** Start LISTED RECORDS **
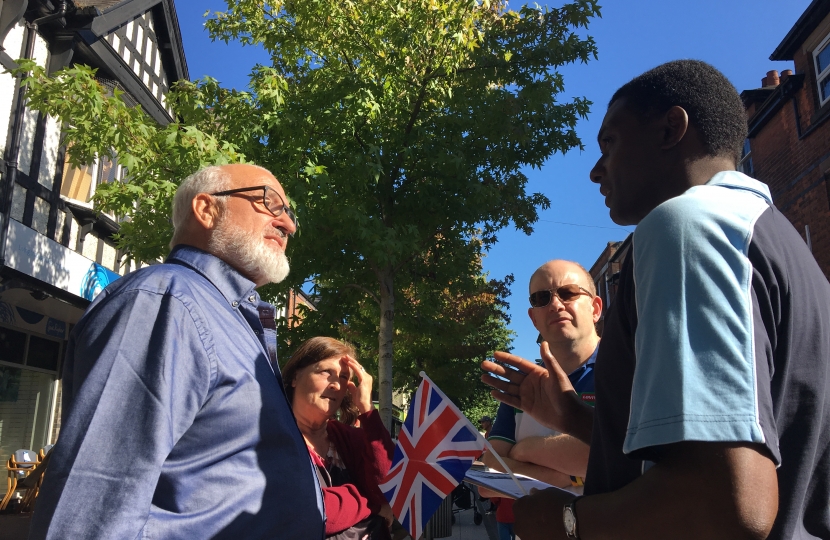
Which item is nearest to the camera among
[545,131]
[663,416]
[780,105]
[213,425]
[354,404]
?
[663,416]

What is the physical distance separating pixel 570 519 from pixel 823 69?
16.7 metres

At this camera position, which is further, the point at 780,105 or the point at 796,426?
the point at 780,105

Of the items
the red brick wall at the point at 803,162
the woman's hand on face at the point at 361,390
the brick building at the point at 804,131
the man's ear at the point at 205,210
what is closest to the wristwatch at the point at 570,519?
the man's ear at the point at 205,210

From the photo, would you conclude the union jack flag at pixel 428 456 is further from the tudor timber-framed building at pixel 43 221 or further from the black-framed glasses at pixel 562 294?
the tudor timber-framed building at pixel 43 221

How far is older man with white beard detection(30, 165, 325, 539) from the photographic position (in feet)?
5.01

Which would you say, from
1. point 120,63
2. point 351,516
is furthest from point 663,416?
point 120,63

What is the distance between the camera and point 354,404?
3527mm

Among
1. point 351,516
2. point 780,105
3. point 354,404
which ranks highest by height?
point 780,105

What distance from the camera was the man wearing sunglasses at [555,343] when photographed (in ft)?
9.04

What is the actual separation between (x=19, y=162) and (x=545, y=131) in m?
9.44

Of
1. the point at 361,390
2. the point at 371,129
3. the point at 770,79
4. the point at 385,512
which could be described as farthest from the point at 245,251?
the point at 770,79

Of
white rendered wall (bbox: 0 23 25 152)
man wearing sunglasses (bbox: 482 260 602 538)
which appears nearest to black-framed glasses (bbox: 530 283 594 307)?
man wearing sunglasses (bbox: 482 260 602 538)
** End LISTED RECORDS **
-- STATED EXERCISE --
Copy the data word for word, from the line containing "What is the physical" through the end of the data, including both ends and nothing else.

-- TASK RESULT --
What is the physical distance separating pixel 570 519 from pixel 823 69?
16.7 metres

At this camera position, which is further, the point at 780,105 or the point at 796,426?
the point at 780,105

Of the items
the red brick wall at the point at 803,162
the woman's hand on face at the point at 361,390
the brick building at the point at 804,131
the man's ear at the point at 205,210
what is closest to the wristwatch at the point at 570,519?
the man's ear at the point at 205,210

From the photo, would you conclude the union jack flag at pixel 428 456 is further from the tudor timber-framed building at pixel 43 221 or further from the black-framed glasses at pixel 562 294?
the tudor timber-framed building at pixel 43 221

How far is older man with white beard detection(30, 165, 325, 539) from the photographic position (in feet)?
5.01

Which would you say, from
1. point 120,63
2. point 351,516
is furthest from point 663,416?
point 120,63

What is the distance between the camera and point 354,404?
3527mm

Among
1. point 351,516
2. point 780,105
3. point 354,404
which ranks highest by height?
point 780,105

What distance from the camera was the man wearing sunglasses at [555,343] when photographed (in ft)?
9.04

What is the actual separation between (x=19, y=162) and (x=545, y=131) in m?
9.44

Of
1. the point at 361,390
2. the point at 371,129
3. the point at 770,79
4. the point at 385,512
which could be described as farthest from the point at 245,251?
the point at 770,79

Of
white rendered wall (bbox: 0 23 25 152)
man wearing sunglasses (bbox: 482 260 602 538)
which appears nearest to black-framed glasses (bbox: 530 283 594 307)?
man wearing sunglasses (bbox: 482 260 602 538)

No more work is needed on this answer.